Don’t get me wrong, I revere the wisdom and experience of octogenarians and nonagenarians (Warren Buffet, for example, is 91), but as our doddering president would say, here’s the thing: This pampered well-fed, well-groomed, well-dressed, well-traveled, well-protected crowd should be tending gardens, babysitting grandchildren and doing exercises in tepid waist-deep water.
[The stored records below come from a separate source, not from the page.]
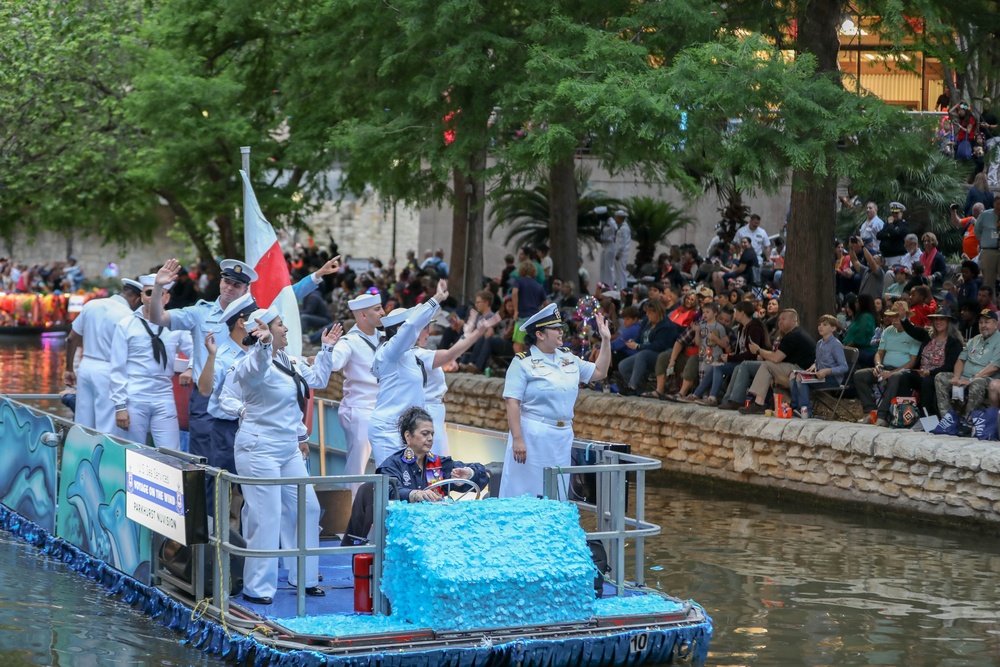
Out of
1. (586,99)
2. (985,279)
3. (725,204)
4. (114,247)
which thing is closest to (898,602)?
(586,99)

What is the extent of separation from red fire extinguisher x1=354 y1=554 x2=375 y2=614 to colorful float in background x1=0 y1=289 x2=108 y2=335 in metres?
30.3

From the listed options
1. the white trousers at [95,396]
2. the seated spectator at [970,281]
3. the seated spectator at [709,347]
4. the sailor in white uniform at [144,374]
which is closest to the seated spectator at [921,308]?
the seated spectator at [970,281]

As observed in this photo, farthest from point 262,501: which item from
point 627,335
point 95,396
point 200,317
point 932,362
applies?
point 627,335

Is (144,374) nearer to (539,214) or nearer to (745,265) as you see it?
(745,265)

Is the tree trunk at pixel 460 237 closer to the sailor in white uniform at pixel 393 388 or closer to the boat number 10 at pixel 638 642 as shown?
the sailor in white uniform at pixel 393 388

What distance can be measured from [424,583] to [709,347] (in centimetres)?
925

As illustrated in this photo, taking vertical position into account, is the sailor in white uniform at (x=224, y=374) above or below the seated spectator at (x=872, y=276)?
below

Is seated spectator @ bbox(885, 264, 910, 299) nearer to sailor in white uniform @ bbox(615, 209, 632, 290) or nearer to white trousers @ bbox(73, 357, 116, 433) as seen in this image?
sailor in white uniform @ bbox(615, 209, 632, 290)

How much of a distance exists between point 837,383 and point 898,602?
5180mm

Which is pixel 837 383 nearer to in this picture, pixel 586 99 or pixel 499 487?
pixel 586 99

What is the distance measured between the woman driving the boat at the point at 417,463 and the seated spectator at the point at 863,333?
8.12 metres

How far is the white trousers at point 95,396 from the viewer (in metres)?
11.8

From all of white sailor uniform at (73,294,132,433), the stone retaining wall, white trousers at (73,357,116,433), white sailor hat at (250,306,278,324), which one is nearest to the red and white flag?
white sailor uniform at (73,294,132,433)

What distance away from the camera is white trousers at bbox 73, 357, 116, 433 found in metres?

They shouldn’t be running anything.
And they shouldn’t be berating anybody with “save the planet” bromides as they jet around the world stomping yeti-sized carbon footprints as they go.
Get them out of here!
Go home, tend to your flowers, paint, practice yoga, work on your shuffleboard game, but for God’s sake, leave the rest of us alone.
Let’s review the Constitutional age requirements for serving in Congress and the White House.
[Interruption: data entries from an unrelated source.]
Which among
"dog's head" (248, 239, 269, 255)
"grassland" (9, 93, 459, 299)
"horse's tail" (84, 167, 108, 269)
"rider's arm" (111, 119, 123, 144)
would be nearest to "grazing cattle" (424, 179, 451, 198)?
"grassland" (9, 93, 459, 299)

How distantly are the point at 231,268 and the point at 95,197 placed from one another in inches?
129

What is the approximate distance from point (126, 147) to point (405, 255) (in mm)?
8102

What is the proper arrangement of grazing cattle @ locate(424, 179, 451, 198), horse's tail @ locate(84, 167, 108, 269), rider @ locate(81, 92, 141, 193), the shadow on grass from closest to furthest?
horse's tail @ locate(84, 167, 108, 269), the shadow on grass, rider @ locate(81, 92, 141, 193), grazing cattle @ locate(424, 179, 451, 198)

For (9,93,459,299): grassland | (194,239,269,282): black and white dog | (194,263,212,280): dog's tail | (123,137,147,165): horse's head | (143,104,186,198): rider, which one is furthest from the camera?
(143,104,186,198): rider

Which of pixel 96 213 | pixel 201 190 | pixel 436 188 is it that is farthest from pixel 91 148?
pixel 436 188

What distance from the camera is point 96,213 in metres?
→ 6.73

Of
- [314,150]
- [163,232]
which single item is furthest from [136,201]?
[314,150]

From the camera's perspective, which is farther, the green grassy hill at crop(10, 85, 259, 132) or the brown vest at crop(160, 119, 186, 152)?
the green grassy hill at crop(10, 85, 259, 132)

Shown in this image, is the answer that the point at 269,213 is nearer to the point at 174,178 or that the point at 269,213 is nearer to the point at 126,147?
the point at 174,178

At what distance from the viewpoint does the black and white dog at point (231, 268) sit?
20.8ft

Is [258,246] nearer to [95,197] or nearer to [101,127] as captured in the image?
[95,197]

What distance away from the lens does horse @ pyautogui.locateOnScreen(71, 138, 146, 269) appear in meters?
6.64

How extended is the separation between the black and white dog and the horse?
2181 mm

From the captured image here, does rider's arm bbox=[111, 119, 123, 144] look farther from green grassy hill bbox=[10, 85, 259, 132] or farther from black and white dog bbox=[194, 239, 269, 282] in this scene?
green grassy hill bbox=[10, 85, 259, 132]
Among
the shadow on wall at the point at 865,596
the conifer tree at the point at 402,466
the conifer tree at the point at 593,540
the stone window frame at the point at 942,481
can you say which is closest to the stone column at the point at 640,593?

It is right up front in Article 1, Section 2:
“No Person shall be a Representative who shall not have attained to the Age of twenty five Years, and been seven Years a Citizen of the United States and who shall not, when elected, be an Inhabitant of that State in which he shall be chosen.”
Section 3:
“No Person shall be a Senator who shall not have attained to the Age of thirty Years, and been nine Years a Citizen of the United States, and who shall not, when elected, be an Inhabitant of that State for which he shall be chosen.”
Article 2, Section 1:
“No person except a natural born Citizen, or a Citizen of the United States at the time of the Adoption of this Constitution, shall be eligible to the Office of President; neither shall any Person be eligible to that Office who shall not have attained to the Age of thirty five Years, and been fourteen Years a Resident within the United States.”
That’s it; those are the age requirements for serving in Congress or in the White House, as written by young men (mostly in their 30s and 40s) in an age when life expectancy was probably somewhere around 50, if that. Statistics are hard to come by before the mid-1800s.
In any case, we do know that some of the founders lived long lives, such as John Adams (90), Thomas Jefferson (83), and Benjamin Franklin (84). But the average life span was considerably shorter. The Constitution’s drafters understood how important it was to have had some life experience before becoming an elected official at the highest level in the land.
They lived; they served; they left.
And that’s the way it ought to be.
We now have a gerontocracy in the United States, circa 2021. They’ve been there forever and just won’t give it up. They cling to the power and the perks, and their tenacity is making life hell for the rest of us.
When the heck are they going to leave?
Haven’t they done enough damage already?
Their “leadership” has made a pauper of our once wealthy country. They resemble a pack of deadbeat relatives scouring the old mansion for valuables they can steal and then sell after the old man dies.
Nancy Pelosi has served in the House of Representatives since 1987, some 34 years, going on 35. When is enough, enough? Do we have to see her with a walker slowly making her way to the podium to pound out yet another barrage of slanderous lies against her political opponents?
When and where does it end?
President Joe Biden will be 79 in November, but he looks and acts to be 90 already.
Thomas Jefferson was 58 when first elected in 1801 but was in his mid-30s when he helped write the Declaration of Independence in 1776.
John Adams was 62 when he was elected president (1797), but he too was a young man when he helped draft the Massachusetts Constitution — the model for the U.S. Constitution — in 1780.
George Washington was 57 when he became our first president in 1789 and served as general of the Continental Army at the age of 42.
In all those above cases, our presidents had the good grace to retire to their respective homes, though available for consultations and advice whenever needed or called upon.
Our current platoon of office holders doesn’t seem to be ready to head back home any time soon.
And that’s a shame because most of them are simply in the way. It’s understandable that Majority Leader Schumer, President Biden, Speaker Pelosi and gang don’t want to give up the advantages of office: the limos, the planes, the Secret Service protection, the prestige. All paid for out of the public purse.
Only Donald Trump, now 74, had pretty much everything he ever wanted before running for office, so he can continue to enjoy a rich and colorful life away from the Washington limelight.
It’s time for all these people to move along. And, if they had any consideration for others, they would.
But if they actually had any consideration for others, they wouldn’t have stayed in Washington that long in the first place.